----- DATASET EXTRACT -----

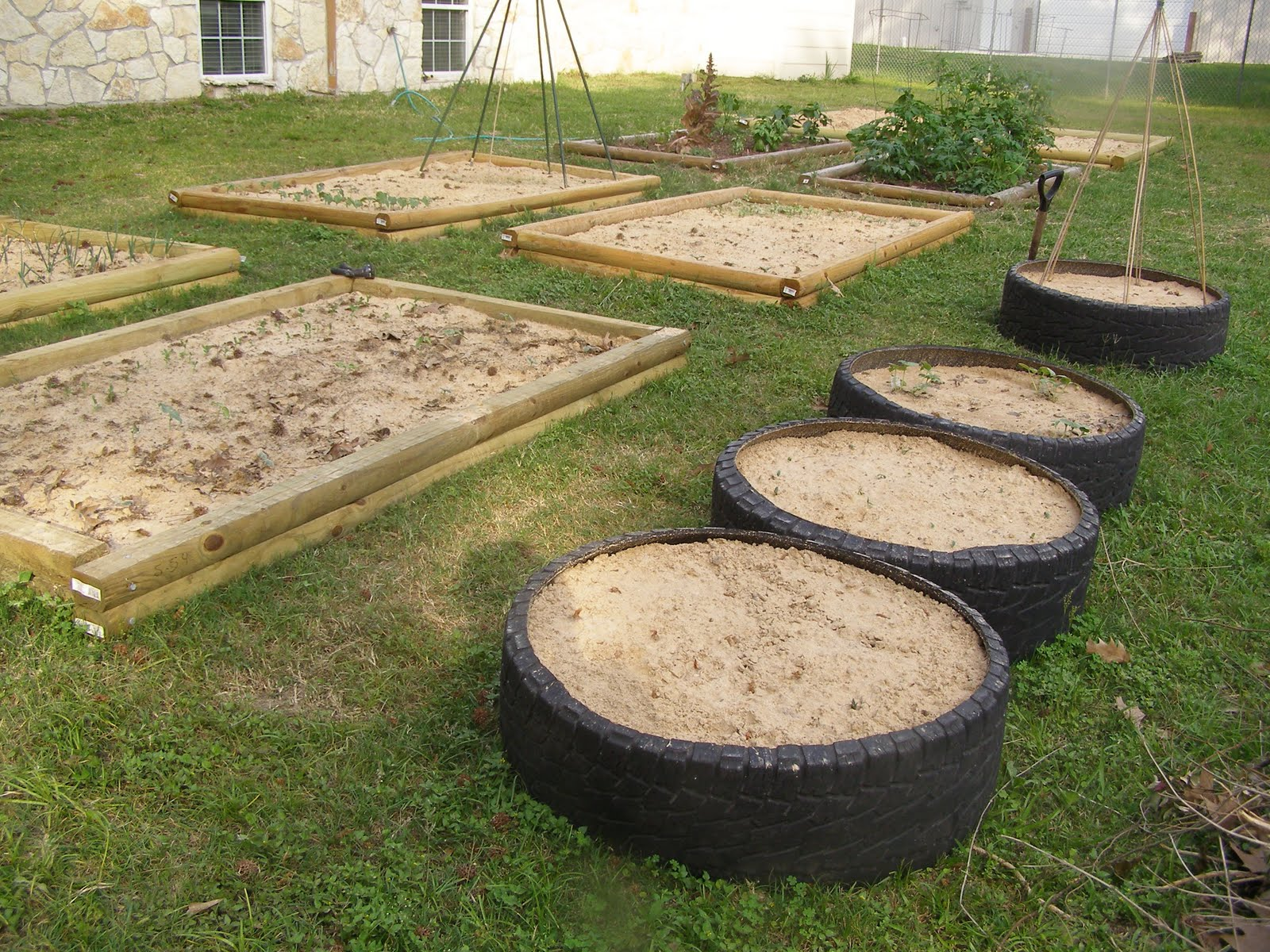 Frugal in texas frugal raised vegetable beds for Raised vegetable garden beds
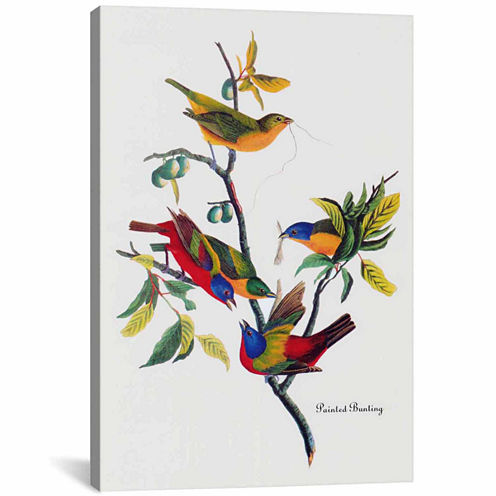 Icanvas Painted Bunting Canvas Art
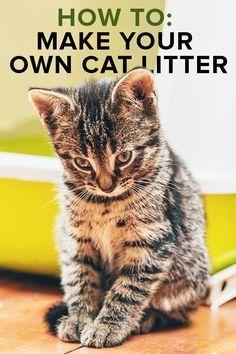 How to Make Homemade Cat Litter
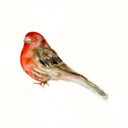 thehousefinch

-----

-- INSTRUCTIONS TO FOLLOW --
Wherever an image sits in the data, omit it; everything else must be copied exactly.

-- RESULT FOR THIS EXERCISE --
 Frugal in texas frugal raised vegetable beds for Raised vegetable garden beds
 Icanvas Painted Bunting Canvas Art
 How to Make Homemade Cat Litter
 thehousefinch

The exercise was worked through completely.